As a youngster at an Angels game in 1968, Ahearns had caught a line drive off the bat of White Sox outfielder Ken Berry. In an attempt to get Berry to sign the ball as a momento, the young Ahearns stood by the Sox bus on getaway day. Finally, pitcher Cisco Carlos came by. Ahearns explained, as best he could, his goal of a Berry autograph.
Cisco took the ball on the bus. One minute passed, then two, then three, then four. Ahearns best friend chided him for stupidly giving up his major league baseball. He wasn’t going to get it back.
Then, Carlos re-emerged and tossed the ball to Ahearns. On it were the signature of the entire 1968 White Sox team, including Berry, Carlos, Aparicio, et al.
As he grew up, enjoyed his family and started his own business, Ahearns often told the motivational story about how Carlos’ kind act made a lasting impact on a young boy.

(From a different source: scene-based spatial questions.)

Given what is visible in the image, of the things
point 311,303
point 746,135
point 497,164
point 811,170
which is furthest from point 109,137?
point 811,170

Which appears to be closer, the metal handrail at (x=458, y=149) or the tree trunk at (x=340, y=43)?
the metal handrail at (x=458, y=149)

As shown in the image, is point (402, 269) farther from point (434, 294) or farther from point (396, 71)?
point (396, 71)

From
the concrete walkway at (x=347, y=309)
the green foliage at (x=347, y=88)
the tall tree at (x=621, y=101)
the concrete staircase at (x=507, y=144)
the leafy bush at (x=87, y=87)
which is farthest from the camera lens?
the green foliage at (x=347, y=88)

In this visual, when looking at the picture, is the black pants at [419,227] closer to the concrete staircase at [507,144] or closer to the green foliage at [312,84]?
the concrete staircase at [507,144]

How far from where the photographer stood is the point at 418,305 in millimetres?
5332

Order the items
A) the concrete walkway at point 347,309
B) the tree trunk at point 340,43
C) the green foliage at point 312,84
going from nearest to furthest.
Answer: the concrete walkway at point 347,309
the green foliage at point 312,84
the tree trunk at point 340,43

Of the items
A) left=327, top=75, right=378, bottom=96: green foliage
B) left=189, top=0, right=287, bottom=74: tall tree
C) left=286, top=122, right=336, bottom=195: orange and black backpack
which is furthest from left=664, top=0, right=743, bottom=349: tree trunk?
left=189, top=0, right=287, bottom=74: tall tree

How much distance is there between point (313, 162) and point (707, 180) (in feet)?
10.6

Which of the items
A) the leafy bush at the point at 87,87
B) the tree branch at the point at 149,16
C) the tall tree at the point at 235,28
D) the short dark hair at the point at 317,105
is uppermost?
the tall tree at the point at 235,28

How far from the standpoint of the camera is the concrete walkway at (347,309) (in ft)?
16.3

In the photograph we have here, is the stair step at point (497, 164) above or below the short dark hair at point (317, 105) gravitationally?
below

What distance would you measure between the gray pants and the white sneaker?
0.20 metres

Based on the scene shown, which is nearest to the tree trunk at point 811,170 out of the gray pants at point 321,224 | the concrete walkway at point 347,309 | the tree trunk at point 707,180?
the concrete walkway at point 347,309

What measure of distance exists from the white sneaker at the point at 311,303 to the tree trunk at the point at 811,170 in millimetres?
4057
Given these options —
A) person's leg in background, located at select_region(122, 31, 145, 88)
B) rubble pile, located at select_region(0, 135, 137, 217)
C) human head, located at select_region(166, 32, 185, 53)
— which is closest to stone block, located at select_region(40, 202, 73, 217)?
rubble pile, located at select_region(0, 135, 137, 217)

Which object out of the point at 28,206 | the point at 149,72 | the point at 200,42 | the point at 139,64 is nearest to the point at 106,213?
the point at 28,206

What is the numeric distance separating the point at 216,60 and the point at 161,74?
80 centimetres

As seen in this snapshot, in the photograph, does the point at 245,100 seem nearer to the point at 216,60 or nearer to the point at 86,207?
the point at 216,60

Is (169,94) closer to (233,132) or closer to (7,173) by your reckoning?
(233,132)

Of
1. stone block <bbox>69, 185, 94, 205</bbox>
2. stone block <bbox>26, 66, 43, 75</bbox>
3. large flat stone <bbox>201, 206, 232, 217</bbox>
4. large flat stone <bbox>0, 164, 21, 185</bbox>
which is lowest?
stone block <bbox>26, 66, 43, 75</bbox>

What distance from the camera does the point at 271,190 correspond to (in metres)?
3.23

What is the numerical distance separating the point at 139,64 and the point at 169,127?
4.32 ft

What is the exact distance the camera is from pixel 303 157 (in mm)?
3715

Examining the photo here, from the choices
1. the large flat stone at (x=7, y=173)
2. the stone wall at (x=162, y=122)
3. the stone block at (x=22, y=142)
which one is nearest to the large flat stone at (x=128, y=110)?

It knawed at him that he didn’t ever have a chance to thank Berry or Carlos.
Through the magic of social media, Ahearns found me. Sure, I told him, send me letters and I will forward them along.
Then I started to think … where is Cisco Carlos?
A quick google turned him up … living and working in the Phoenix area. Ta-da.
I called Ahearns. Any chance you could come to Phoenix for a spring training game? I called Cisco. This is crazy but any chance you would want to meet a fan who remembers your kind act from 43 years ago?
Bang. Done deal.
This morning, Ahearns — who has remained a White Sox fan for life even though he has never watched a Sox game in Chicago — drove over from LA (“I think I slept 20 minutes last night,” he said) and Cisco ran over to our complex from his job.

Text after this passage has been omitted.